Last Updated Jan 22, 2010 11:35 AM EST

The bell appears to be tolling for Meridia (sibutramine), Abbott Labs (ABT)'s diet drug. The European Medicines Agency banned the drug on Thursday, saying the increased risk of heart attacks outweigh its benefits.

That puts Europe and the U.S. on a collision course over the drug: On Wednesday, the FDA restricted its use in the U.S. to patients who do not have heart problems but kept the drug on the market. At the same time, there have been calls to ban the drug in the U.S. since 2002.

Plaintiffs' lawyers will be sharpening their knives over the news: There's a dangerous drug on the market in America, generating heart problems -- and new clients. The question now becomes, What did Abbott know about cardiovascular events with Meridia, and when did the company know it?

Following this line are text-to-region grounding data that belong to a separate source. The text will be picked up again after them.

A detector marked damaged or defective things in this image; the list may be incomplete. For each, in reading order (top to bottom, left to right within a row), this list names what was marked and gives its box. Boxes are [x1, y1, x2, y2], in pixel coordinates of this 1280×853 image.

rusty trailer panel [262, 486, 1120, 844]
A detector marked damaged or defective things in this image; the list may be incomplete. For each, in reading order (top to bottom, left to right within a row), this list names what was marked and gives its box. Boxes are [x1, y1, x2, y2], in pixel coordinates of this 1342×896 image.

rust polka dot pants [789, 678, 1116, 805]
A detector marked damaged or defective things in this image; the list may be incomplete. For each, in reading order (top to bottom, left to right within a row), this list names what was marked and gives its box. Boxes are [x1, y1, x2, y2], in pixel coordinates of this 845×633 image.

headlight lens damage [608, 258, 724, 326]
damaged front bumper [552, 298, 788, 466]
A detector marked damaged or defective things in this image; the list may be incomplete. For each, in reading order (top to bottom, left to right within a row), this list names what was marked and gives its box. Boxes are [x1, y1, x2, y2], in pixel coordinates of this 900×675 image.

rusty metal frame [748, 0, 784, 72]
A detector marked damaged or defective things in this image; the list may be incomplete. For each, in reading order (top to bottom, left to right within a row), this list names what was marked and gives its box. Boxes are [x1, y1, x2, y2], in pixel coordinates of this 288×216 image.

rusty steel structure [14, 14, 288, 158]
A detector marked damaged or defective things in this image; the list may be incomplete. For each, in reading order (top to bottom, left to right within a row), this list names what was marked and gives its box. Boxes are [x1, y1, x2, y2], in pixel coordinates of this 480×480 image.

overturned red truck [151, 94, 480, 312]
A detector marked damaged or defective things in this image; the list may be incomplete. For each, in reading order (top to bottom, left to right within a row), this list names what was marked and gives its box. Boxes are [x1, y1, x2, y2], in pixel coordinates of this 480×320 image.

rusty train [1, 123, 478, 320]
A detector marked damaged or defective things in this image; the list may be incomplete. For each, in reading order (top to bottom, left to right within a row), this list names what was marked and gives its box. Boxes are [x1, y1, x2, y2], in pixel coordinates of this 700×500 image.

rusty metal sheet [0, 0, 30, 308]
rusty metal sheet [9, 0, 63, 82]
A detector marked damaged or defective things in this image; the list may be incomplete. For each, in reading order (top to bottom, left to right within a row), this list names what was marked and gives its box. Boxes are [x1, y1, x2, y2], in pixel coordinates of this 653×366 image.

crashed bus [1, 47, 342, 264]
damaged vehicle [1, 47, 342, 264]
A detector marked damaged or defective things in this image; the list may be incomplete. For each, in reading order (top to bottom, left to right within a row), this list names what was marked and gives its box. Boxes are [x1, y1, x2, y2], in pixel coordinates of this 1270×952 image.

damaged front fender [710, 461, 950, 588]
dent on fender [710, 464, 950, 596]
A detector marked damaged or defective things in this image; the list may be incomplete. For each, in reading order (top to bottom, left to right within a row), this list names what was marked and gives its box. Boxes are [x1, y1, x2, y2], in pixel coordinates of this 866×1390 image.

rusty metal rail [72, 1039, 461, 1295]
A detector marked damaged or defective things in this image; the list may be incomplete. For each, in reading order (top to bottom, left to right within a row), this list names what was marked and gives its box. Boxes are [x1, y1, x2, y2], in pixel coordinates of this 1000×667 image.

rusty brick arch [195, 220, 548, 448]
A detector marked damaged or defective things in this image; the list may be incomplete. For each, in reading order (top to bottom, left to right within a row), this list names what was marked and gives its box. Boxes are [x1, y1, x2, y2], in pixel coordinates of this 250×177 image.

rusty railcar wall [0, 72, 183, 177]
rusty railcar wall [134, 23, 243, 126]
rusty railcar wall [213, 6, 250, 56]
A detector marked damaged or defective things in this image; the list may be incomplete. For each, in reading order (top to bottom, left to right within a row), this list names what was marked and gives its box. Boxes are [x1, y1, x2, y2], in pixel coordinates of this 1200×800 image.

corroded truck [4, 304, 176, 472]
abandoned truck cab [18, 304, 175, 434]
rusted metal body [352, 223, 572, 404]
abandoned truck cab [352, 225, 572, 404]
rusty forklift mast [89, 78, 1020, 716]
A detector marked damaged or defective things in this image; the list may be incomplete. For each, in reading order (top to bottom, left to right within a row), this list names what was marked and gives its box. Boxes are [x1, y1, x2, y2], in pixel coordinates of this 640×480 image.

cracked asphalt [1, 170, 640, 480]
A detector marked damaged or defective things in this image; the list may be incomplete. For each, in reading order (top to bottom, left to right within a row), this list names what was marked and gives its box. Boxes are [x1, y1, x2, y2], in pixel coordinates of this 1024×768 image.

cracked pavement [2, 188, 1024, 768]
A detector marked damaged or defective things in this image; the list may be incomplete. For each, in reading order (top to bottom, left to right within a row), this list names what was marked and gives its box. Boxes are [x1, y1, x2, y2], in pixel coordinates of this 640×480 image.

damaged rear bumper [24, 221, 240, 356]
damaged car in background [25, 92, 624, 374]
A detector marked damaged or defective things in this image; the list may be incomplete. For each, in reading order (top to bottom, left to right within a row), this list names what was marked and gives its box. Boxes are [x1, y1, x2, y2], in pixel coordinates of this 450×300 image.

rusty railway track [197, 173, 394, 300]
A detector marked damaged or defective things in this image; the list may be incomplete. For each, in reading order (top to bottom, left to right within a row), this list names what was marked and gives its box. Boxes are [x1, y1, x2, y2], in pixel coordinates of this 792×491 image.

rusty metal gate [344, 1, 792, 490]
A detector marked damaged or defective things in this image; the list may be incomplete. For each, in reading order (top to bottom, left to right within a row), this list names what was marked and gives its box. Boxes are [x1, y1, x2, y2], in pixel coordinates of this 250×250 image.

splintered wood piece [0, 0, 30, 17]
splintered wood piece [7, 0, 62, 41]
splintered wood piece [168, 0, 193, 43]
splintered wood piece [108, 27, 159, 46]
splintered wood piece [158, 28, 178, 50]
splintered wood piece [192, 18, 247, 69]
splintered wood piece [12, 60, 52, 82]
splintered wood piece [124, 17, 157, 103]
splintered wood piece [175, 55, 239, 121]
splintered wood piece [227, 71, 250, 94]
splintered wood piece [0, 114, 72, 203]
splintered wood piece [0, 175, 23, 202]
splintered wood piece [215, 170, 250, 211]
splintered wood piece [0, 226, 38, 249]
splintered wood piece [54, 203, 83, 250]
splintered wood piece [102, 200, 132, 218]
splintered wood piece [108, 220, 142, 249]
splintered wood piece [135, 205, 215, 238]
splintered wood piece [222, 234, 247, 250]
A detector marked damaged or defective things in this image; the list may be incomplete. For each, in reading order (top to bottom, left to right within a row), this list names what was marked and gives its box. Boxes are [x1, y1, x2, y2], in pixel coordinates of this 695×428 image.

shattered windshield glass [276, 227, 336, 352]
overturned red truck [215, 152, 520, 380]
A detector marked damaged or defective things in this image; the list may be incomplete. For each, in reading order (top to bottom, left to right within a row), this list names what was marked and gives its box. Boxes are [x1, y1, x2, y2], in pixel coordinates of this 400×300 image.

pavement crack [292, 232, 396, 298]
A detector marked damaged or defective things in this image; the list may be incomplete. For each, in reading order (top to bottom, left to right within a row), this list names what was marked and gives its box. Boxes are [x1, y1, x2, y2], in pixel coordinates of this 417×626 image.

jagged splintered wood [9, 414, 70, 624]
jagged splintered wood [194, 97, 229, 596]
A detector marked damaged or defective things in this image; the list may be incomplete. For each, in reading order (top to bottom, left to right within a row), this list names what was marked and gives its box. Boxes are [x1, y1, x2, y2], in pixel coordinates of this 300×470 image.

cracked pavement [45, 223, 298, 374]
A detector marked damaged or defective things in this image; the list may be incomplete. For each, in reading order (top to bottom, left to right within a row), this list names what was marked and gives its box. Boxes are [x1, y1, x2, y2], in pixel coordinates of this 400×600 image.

The Europeans banned the drug because the FDA found that an extra 1 percent or more of users develop heart problems after taking it. There were 86,000 European users in the past year, the BBC reported, which means that 860 have damaged hearts because of Meridia. Officials said the drug doesn't work very well anyway:

Dr June Raine, of the [Medicines and Healthcare Products Regulatory Agency], said: "Evidence suggests that there is an increased risk of non-fatal heart attacks and strokes with this medicine that outweigh the benefits of weight loss, which is modest and may not be sustained in the long term after stopping treatment.
We can even calculate the number of potential plaintiffs against Abbott: Public Citizen said there were 249,000 users in the U.S. In the FDA's study, an extra 70 patients of 5,000 taking Meridia developed heart problems compared to the placebo group. That means about 3,486 American patients developed heart problems from Meridia in just the last year.